Supplied data
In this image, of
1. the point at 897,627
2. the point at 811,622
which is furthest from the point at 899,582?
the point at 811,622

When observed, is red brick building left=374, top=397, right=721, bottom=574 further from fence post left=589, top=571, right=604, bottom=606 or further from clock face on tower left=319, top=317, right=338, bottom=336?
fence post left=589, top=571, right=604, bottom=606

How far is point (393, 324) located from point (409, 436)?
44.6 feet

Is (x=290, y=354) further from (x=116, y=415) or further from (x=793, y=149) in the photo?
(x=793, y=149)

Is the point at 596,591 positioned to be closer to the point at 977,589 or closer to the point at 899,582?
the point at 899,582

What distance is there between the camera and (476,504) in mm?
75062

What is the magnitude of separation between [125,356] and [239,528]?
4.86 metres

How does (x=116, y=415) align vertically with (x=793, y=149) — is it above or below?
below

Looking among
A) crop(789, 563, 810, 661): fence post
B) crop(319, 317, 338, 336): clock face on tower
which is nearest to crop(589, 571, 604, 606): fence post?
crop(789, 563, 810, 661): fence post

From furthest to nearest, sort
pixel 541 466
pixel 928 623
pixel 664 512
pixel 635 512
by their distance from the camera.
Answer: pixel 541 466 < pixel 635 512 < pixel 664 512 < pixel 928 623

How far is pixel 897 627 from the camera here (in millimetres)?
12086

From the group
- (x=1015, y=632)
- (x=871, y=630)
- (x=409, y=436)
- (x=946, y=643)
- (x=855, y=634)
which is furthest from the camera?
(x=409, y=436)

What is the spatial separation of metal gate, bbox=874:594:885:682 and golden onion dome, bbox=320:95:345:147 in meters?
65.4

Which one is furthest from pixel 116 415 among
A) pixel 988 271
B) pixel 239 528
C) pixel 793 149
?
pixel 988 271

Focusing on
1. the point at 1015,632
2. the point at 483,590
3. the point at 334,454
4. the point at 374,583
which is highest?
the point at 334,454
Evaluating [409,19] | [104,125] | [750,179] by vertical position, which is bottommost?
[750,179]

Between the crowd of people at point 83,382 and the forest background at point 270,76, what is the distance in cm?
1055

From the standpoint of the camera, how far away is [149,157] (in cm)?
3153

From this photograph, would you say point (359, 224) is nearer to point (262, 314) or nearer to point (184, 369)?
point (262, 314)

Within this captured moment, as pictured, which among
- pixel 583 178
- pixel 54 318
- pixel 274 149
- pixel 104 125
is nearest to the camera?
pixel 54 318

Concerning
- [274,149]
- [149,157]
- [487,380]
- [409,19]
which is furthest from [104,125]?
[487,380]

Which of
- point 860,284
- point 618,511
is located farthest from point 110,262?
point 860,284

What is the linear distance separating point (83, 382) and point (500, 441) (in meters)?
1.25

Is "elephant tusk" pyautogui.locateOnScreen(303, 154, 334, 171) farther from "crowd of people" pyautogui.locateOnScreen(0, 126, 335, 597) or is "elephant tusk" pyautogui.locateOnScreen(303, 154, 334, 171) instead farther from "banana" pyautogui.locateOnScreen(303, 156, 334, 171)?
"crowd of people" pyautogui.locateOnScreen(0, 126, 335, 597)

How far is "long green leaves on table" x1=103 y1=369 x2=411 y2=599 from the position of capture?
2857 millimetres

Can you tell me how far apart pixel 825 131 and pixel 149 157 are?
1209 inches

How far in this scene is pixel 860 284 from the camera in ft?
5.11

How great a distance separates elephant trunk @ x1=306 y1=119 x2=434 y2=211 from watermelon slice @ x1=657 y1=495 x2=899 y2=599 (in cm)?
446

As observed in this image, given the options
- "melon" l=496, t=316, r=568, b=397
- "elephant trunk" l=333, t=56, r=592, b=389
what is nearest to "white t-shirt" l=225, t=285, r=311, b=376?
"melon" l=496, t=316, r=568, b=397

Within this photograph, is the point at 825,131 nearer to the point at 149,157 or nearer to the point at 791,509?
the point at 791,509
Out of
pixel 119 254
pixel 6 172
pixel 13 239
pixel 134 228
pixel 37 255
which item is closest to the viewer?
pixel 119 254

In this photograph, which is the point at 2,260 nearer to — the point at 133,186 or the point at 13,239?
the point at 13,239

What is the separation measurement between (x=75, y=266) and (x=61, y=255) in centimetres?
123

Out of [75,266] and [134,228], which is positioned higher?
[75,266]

Exercise details
Return every entry verbatim.

Response below
In this image, of
1. the point at 897,627
2. the point at 811,622
which is furthest from the point at 899,582?
the point at 811,622

When observed, is red brick building left=374, top=397, right=721, bottom=574 further from fence post left=589, top=571, right=604, bottom=606 or further from clock face on tower left=319, top=317, right=338, bottom=336?
fence post left=589, top=571, right=604, bottom=606

How far is point (393, 324) located from point (409, 436)?
44.6 feet

Is (x=290, y=354) further from (x=116, y=415) or further from (x=793, y=149) in the photo?
(x=793, y=149)

Is the point at 596,591 positioned to be closer to the point at 977,589 or closer to the point at 899,582?
the point at 899,582

What distance is there between the camera and (476,504) in mm?
75062

What is the magnitude of separation between [125,356] and [239,528]?
4.86 metres

How does (x=116, y=415) align vertically with (x=793, y=149) — is it above or below?
below

Looking among
A) crop(789, 563, 810, 661): fence post
B) crop(319, 317, 338, 336): clock face on tower
which is nearest to crop(589, 571, 604, 606): fence post?
crop(789, 563, 810, 661): fence post

From furthest to nearest, sort
pixel 541 466
pixel 928 623
pixel 664 512
pixel 635 512
by their distance from the camera.
Answer: pixel 541 466 < pixel 635 512 < pixel 664 512 < pixel 928 623

How far is pixel 897 627 from the camera here (in millimetres)?
12086

From the group
- (x=1015, y=632)
- (x=871, y=630)
- (x=409, y=436)
- (x=946, y=643)
- (x=855, y=634)
which is furthest from the camera?
(x=409, y=436)

What is the spatial separation of metal gate, bbox=874:594:885:682 and golden onion dome, bbox=320:95:345:147 in meters?
65.4

Which one is furthest from pixel 116 415 among
A) pixel 988 271
B) pixel 239 528
C) pixel 793 149
?
pixel 988 271

Focusing on
1. the point at 1015,632
2. the point at 483,590
3. the point at 334,454
4. the point at 374,583
which is highest?
the point at 334,454
Evaluating [409,19] | [104,125] | [750,179] by vertical position, which is bottommost?
[750,179]

Between the crowd of people at point 83,382 and the forest background at point 270,76, what is the distance in cm?
1055

From the standpoint of the camera, how far away is [149,157] (in cm)?
3153

From this photograph, would you say point (359, 224) is nearer to point (262, 314) or nearer to point (184, 369)?
point (262, 314)

Within this captured moment, as pictured, which among
- pixel 583 178
- pixel 54 318
- pixel 274 149
- pixel 104 125
is nearest to the camera?
pixel 54 318

Concerning
- [274,149]
- [149,157]
- [487,380]
- [409,19]
which is furthest from [104,125]?
[487,380]

Which of
- point 860,284
- point 618,511
is located farthest from point 110,262?
point 860,284

What is the linear distance separating point (83, 382) and point (500, 441) (in meters)?
1.25

Is "elephant tusk" pyautogui.locateOnScreen(303, 154, 334, 171) farther from "crowd of people" pyautogui.locateOnScreen(0, 126, 335, 597) or is "elephant tusk" pyautogui.locateOnScreen(303, 154, 334, 171) instead farther from "banana" pyautogui.locateOnScreen(303, 156, 334, 171)?
"crowd of people" pyautogui.locateOnScreen(0, 126, 335, 597)

How far is "long green leaves on table" x1=103 y1=369 x2=411 y2=599 from the position of capture?
2857 millimetres

Can you tell me how far apart pixel 825 131 and pixel 149 157 are?
1209 inches

How far in this scene is pixel 860 284 from the camera in ft?
5.11

How great a distance separates elephant trunk @ x1=306 y1=119 x2=434 y2=211 from watermelon slice @ x1=657 y1=495 x2=899 y2=599 (in cm)?
446

As observed in this image, given the options
- "melon" l=496, t=316, r=568, b=397
- "elephant trunk" l=333, t=56, r=592, b=389
what is nearest to "white t-shirt" l=225, t=285, r=311, b=376?
"melon" l=496, t=316, r=568, b=397

Within this photograph, is the point at 825,131 nearer to the point at 149,157 or nearer to the point at 791,509?
the point at 791,509
Out of
pixel 119 254
pixel 6 172
pixel 13 239
pixel 134 228
pixel 37 255
which item is closest to the viewer?
pixel 119 254

In this photograph, which is the point at 2,260 nearer to — the point at 133,186 or the point at 13,239?
the point at 13,239

What is the separation measurement between (x=75, y=266) and (x=61, y=255) in centimetres?
123

Out of [75,266] and [134,228], which is positioned higher?
[75,266]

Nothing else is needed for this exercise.